▶ EXERCISE DESCRIPTION
Your reply should be the complete data, reproduced exactly.

▶ DATA EXCERPT
>>

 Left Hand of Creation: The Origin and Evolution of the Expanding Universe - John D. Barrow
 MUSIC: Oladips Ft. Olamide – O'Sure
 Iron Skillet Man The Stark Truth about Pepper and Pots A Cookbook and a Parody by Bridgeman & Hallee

<<

▶ RESPONSE BELOW
 Left Hand of Creation: The Origin and Evolution of the Expanding Universe - John D. Barrow
 MUSIC: Oladips Ft. Olamide – O'Sure
 Iron Skillet Man The Stark Truth about Pepper and Pots A Cookbook and a Parody by Bridgeman & Hallee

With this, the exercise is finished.